Excitement About New Black Leadership
Many of us were forced to survive by staking out our territories, fiercely building like a beaver on a river. Now we can take a collective breath and think about the Black community as a whole. We can weave the complex, important narrative understanding of our interdependence. It had previously taken the dominant culture to put financial stamps of approval on combined work, but now we have leaders who can do it themselves. Will the reins that govern us stop us? I pray not.

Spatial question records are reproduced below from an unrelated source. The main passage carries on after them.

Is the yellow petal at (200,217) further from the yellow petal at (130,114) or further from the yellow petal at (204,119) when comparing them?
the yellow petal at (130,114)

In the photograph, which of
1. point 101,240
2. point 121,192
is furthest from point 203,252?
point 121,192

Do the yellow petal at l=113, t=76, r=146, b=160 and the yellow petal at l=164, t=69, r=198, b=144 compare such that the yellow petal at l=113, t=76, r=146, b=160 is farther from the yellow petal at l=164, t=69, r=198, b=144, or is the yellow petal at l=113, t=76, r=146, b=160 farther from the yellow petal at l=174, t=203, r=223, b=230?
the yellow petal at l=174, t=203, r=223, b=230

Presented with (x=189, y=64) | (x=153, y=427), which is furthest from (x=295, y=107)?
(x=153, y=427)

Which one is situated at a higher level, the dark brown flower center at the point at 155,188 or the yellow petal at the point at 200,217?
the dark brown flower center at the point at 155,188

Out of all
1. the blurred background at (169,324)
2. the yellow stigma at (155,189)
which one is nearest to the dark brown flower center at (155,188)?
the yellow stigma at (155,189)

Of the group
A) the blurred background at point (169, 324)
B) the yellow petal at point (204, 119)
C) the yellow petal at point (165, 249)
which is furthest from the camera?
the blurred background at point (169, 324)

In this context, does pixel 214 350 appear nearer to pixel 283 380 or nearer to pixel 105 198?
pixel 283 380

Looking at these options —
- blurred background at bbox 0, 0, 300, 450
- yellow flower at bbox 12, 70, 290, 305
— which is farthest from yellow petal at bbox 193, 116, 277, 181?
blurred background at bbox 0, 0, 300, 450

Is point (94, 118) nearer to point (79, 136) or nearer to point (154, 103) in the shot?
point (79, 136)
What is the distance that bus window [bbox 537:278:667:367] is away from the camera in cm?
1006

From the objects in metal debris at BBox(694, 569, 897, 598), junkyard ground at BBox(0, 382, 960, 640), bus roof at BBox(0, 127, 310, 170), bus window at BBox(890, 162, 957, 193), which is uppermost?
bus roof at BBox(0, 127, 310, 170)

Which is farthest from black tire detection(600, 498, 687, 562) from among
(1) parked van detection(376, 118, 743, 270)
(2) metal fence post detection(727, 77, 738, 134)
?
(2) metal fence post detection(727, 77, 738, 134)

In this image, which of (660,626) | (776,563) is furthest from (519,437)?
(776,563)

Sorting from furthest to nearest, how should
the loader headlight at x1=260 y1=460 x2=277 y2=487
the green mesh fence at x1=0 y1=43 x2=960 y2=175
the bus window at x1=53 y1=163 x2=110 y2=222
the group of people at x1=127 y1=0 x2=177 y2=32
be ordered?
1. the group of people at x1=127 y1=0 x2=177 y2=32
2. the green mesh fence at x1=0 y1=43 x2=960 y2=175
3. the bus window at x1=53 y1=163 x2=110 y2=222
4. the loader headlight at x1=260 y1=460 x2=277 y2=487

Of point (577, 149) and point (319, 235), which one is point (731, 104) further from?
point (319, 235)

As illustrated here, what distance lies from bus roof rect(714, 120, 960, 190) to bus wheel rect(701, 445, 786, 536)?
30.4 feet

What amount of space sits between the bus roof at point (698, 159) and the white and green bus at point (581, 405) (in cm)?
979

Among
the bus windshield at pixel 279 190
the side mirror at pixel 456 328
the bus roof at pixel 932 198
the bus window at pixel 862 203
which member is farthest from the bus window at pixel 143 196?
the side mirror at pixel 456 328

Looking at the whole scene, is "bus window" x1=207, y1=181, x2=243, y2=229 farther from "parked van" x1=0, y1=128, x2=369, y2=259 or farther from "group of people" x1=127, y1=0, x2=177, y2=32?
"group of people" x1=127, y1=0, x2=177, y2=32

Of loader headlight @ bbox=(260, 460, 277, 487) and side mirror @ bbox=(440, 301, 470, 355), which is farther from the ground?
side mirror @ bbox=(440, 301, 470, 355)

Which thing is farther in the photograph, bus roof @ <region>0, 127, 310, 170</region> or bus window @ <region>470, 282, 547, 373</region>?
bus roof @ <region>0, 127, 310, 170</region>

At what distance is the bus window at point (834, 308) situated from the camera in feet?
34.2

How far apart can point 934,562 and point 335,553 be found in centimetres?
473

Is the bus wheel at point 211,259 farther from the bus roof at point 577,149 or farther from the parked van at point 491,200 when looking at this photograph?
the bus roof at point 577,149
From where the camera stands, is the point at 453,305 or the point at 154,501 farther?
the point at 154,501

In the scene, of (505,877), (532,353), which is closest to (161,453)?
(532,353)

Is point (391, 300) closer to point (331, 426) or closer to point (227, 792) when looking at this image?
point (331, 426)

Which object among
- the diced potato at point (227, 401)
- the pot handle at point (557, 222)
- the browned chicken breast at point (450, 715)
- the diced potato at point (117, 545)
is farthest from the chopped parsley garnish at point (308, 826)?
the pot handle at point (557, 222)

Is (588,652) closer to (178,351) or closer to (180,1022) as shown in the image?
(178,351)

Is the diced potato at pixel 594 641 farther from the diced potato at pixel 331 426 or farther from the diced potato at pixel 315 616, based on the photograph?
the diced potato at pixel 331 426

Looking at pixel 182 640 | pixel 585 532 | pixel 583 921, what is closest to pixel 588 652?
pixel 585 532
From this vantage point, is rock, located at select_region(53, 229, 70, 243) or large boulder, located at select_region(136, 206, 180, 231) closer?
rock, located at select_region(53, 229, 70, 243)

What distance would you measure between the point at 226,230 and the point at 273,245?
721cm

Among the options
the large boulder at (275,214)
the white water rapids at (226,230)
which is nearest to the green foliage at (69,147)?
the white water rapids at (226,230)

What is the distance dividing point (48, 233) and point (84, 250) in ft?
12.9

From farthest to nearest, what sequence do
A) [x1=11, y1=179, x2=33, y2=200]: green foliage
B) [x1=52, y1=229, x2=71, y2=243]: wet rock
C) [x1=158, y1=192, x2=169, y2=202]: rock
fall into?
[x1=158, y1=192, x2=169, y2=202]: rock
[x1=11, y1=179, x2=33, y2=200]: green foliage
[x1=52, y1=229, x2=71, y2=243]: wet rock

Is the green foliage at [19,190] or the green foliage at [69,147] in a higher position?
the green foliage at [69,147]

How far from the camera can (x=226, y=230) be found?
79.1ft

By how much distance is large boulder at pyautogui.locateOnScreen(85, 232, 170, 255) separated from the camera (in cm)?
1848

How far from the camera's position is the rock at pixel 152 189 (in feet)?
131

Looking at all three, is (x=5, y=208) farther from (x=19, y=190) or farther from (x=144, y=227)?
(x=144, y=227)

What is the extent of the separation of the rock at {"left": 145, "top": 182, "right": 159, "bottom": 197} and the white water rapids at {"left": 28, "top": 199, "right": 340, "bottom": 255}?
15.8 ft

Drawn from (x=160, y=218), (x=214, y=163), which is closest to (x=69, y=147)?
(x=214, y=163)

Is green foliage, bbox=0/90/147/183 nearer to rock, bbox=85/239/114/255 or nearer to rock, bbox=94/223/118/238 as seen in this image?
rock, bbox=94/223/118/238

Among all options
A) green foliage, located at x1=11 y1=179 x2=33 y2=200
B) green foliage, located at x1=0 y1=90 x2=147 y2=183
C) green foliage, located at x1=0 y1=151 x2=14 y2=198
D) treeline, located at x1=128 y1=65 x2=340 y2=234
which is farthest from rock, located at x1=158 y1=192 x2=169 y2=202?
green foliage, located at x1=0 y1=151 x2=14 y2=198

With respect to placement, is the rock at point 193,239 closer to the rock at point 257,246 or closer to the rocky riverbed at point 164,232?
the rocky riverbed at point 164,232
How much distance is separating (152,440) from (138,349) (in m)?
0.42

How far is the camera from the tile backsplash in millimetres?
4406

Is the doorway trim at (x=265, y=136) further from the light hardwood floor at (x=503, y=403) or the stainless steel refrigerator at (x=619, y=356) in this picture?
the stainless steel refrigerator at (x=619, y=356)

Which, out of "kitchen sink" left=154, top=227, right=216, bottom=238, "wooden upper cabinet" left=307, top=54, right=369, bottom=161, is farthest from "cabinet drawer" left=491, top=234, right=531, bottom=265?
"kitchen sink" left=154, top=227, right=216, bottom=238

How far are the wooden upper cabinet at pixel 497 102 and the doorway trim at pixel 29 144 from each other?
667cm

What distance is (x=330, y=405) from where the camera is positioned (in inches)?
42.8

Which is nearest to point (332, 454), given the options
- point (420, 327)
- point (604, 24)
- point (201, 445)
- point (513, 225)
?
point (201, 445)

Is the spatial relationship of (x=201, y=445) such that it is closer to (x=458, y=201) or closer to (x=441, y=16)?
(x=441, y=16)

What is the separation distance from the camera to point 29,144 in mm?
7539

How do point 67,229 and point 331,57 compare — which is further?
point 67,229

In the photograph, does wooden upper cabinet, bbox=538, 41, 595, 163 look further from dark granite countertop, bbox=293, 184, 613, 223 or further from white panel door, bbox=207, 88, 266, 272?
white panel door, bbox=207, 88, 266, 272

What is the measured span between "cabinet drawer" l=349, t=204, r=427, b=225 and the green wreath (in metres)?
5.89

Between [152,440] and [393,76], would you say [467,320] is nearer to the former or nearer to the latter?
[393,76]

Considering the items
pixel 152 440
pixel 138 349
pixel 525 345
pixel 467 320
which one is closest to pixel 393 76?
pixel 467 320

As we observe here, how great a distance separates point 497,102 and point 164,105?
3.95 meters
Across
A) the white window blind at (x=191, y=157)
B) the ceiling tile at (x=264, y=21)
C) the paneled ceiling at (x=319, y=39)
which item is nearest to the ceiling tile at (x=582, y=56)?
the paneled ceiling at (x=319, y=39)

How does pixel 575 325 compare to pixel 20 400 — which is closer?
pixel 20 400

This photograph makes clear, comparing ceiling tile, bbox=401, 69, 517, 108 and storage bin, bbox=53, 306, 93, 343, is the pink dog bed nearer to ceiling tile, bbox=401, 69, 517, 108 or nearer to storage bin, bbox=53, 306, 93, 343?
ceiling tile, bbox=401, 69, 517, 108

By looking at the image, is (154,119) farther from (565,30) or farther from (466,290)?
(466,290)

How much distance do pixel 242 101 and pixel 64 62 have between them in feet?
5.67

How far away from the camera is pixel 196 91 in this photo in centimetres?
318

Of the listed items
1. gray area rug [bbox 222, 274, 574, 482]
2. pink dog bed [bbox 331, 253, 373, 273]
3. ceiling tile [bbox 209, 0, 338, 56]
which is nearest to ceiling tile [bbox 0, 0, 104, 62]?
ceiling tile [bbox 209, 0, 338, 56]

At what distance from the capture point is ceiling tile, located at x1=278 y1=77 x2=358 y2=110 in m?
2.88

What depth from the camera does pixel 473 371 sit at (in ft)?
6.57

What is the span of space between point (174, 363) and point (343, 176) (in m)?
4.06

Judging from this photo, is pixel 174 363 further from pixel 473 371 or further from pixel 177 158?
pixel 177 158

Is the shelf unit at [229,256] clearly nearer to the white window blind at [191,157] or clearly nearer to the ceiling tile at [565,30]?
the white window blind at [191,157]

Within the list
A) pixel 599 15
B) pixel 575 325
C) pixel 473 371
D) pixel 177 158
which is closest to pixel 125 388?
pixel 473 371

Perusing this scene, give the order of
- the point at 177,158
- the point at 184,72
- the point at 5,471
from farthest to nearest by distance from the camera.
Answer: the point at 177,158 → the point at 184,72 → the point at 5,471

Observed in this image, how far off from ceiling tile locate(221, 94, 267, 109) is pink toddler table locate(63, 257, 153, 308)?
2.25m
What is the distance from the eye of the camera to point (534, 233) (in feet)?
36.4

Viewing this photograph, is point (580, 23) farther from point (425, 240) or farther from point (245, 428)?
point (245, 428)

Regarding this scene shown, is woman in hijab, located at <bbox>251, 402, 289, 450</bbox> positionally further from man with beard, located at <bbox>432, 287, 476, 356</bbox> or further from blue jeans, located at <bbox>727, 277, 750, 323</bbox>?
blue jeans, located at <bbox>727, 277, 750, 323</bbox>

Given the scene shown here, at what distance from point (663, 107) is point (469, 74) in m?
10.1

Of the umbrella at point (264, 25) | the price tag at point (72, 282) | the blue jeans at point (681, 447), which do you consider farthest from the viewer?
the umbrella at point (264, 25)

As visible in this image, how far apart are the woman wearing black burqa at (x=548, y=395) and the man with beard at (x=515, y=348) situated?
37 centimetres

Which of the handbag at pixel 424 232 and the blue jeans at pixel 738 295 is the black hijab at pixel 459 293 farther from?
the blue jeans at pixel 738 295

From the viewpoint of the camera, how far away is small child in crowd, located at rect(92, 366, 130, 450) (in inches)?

The combination of preparation, creativity, and brilliance combined with resources and an ear to the streets puts us in the position to be the change we want to see. As we pour dollars into our community, how will we keep each other active and strong so that Black people may actually reap the benefits?
It is easy to get buried in the day-to-day pressures of running our respective organizations, so we must intentionally keep one another abreast of our needs, resources, wins, and losses. We need to build each other up, not tear one another down in fits of jealousy and insecurity. We must celebrate and elevate one another. We must lift as we climb. We can’t let artificial “lists” and accolades distract us from the work.
We need official, unofficial, known, and unknown community leaders to join forces if we want an improved State of Black Rochester in 2034 and beyond.